■ Provided material ■
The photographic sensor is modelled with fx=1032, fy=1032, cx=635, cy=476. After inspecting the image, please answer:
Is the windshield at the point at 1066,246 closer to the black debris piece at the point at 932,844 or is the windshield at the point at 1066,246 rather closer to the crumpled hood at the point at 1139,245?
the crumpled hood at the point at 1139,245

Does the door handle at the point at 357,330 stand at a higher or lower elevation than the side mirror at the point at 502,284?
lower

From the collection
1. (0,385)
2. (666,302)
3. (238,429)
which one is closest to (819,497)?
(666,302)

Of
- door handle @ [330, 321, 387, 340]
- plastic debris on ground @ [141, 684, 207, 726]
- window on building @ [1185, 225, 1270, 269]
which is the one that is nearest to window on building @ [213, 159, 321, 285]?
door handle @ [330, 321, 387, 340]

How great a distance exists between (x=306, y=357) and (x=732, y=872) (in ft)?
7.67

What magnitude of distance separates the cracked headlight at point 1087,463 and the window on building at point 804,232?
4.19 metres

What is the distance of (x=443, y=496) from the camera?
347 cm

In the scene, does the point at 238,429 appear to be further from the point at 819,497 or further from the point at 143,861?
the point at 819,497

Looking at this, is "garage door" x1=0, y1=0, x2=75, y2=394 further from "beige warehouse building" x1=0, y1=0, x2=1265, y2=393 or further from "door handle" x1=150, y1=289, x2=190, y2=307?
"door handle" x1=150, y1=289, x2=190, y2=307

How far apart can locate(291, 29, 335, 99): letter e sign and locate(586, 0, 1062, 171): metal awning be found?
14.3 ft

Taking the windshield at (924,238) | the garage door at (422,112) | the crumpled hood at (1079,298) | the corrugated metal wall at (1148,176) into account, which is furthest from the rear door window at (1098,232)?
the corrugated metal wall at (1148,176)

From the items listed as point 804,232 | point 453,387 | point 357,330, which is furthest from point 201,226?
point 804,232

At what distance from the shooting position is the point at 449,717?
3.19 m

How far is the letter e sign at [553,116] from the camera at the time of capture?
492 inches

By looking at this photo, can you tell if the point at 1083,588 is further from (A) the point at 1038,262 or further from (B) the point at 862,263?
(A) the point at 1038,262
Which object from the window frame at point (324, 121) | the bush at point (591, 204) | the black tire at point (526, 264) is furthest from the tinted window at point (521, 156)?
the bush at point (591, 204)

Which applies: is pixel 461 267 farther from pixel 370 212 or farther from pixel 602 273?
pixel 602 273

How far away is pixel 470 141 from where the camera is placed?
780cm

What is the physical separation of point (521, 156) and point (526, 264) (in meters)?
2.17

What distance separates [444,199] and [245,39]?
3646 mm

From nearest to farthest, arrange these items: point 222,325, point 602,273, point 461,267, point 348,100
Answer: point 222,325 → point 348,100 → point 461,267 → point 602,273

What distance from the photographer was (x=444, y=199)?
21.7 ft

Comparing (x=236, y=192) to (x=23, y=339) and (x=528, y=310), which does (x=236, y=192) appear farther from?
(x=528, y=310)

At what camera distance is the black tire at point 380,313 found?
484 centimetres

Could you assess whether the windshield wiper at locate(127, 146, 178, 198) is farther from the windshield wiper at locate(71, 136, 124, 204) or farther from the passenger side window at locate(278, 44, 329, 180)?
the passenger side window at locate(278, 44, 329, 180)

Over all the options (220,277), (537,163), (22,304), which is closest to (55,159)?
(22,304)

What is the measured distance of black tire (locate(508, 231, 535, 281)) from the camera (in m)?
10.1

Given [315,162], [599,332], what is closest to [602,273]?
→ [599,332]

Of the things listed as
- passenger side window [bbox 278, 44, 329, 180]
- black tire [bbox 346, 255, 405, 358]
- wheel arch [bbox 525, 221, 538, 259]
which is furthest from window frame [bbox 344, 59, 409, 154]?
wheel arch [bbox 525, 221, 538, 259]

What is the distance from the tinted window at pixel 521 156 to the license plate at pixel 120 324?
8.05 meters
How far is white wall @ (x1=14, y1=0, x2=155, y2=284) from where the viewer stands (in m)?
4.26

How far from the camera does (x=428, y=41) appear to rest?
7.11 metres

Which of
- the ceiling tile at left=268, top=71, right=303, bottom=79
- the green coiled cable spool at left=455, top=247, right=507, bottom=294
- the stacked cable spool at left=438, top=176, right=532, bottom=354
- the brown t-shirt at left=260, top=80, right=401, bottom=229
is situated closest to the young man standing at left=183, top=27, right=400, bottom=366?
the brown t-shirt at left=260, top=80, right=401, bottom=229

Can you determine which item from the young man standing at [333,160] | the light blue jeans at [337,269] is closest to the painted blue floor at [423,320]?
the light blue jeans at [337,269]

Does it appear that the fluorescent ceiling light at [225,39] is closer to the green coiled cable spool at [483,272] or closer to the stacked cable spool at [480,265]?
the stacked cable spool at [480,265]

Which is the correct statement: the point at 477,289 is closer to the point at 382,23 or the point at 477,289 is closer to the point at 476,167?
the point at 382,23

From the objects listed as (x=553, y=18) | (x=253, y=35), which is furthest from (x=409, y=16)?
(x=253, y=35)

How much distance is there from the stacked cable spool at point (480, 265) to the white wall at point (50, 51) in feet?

■ Goal of the exercise ■
Every record shown above should be written out again exactly.

■ Written answer ■
The photographic sensor is modelled with fx=1032, fy=1032, cx=635, cy=476. After inspecting the image, please answer:
Is the windshield at the point at 1066,246 closer to the black debris piece at the point at 932,844 or is the windshield at the point at 1066,246 rather closer to the crumpled hood at the point at 1139,245?
the crumpled hood at the point at 1139,245

Does the door handle at the point at 357,330 stand at a higher or lower elevation than the side mirror at the point at 502,284?
lower

From the collection
1. (0,385)
2. (666,302)
3. (238,429)
which one is closest to (819,497)?
(666,302)

Of
- door handle @ [330, 321, 387, 340]
- plastic debris on ground @ [141, 684, 207, 726]
- window on building @ [1185, 225, 1270, 269]
which is the one that is nearest to window on building @ [213, 159, 321, 285]?
door handle @ [330, 321, 387, 340]

How great a distance exists between (x=306, y=357) and (x=732, y=872) (in ft)?
7.67

What magnitude of distance separates the cracked headlight at point 1087,463 and the window on building at point 804,232?
4.19 metres

What is the distance of (x=443, y=496) from the camera?
347 cm

In the scene, does the point at 238,429 appear to be further from the point at 819,497 or further from the point at 143,861?
the point at 819,497

Looking at this, is "garage door" x1=0, y1=0, x2=75, y2=394 further from "beige warehouse building" x1=0, y1=0, x2=1265, y2=393 or further from "door handle" x1=150, y1=289, x2=190, y2=307?
"door handle" x1=150, y1=289, x2=190, y2=307

How far apart can locate(291, 29, 335, 99): letter e sign and locate(586, 0, 1062, 171): metal awning be found?
14.3 ft

Taking the windshield at (924,238) | the garage door at (422,112) | the crumpled hood at (1079,298) | the corrugated metal wall at (1148,176) into account, which is furthest from the rear door window at (1098,232)?
the corrugated metal wall at (1148,176)

From the items listed as point 804,232 | point 453,387 | point 357,330, which is furthest from point 201,226?
point 804,232

At what distance from the shooting position is the point at 449,717?
3.19 m

How far is the letter e sign at [553,116] from the camera at the time of capture?
492 inches

By looking at this photo, can you tell if the point at 1083,588 is further from (A) the point at 1038,262 or further from (B) the point at 862,263?
(A) the point at 1038,262
Which object from the window frame at point (324, 121) | the bush at point (591, 204) | the black tire at point (526, 264) is furthest from the tinted window at point (521, 156)?
the bush at point (591, 204)

Which applies: is pixel 461 267 farther from pixel 370 212 or farther from pixel 602 273?
pixel 602 273

How far away is pixel 470 141 from where the camera is placed?
780cm

What is the physical separation of point (521, 156) and point (526, 264) (in meters)?
2.17

What distance separates [444,199] and [245,39]?
3646 mm

From nearest to farthest, arrange these items: point 222,325, point 602,273, point 461,267, point 348,100
Answer: point 222,325 → point 348,100 → point 461,267 → point 602,273

What distance from the photographer was (x=444, y=199)?
21.7 ft

Comparing (x=236, y=192) to (x=23, y=339) and (x=528, y=310), which does (x=236, y=192) appear farther from?
(x=528, y=310)

At what camera distance is the black tire at point 380,313 found?
484 centimetres

Could you assess whether the windshield wiper at locate(127, 146, 178, 198) is farther from the windshield wiper at locate(71, 136, 124, 204) or farther from the passenger side window at locate(278, 44, 329, 180)?
the passenger side window at locate(278, 44, 329, 180)

Over all the options (220,277), (537,163), (22,304), which is closest to (55,159)?
(22,304)

What is the measured distance of black tire (locate(508, 231, 535, 281)) from the camera (in m)?
10.1

Given [315,162], [599,332], what is closest to [602,273]?
→ [599,332]

Of the things listed as
- passenger side window [bbox 278, 44, 329, 180]
- black tire [bbox 346, 255, 405, 358]
- wheel arch [bbox 525, 221, 538, 259]
which is furthest from window frame [bbox 344, 59, 409, 154]?
wheel arch [bbox 525, 221, 538, 259]

What is the distance from the tinted window at pixel 521 156 to the license plate at pixel 120 324?
8.05 meters
How far is white wall @ (x1=14, y1=0, x2=155, y2=284) from where the viewer stands (in m)?
4.26

How far from the camera does (x=428, y=41) appear to rest?
7.11 metres

Which of
- the ceiling tile at left=268, top=71, right=303, bottom=79
- the green coiled cable spool at left=455, top=247, right=507, bottom=294
- the stacked cable spool at left=438, top=176, right=532, bottom=354
- the brown t-shirt at left=260, top=80, right=401, bottom=229
is situated closest to the young man standing at left=183, top=27, right=400, bottom=366?
the brown t-shirt at left=260, top=80, right=401, bottom=229

Can you determine which item from the young man standing at [333,160] | the light blue jeans at [337,269] is closest to the painted blue floor at [423,320]?
the light blue jeans at [337,269]

Does it appear that the fluorescent ceiling light at [225,39] is closer to the green coiled cable spool at [483,272] or closer to the stacked cable spool at [480,265]?
the stacked cable spool at [480,265]

Which is the correct statement: the point at 477,289 is closer to the point at 382,23 or the point at 477,289 is closer to the point at 476,167?
the point at 382,23

From the objects listed as (x=553, y=18) | (x=253, y=35), which is furthest from (x=409, y=16)?
(x=253, y=35)

How much distance is there from the stacked cable spool at point (480, 265) to the white wall at point (50, 51) in feet?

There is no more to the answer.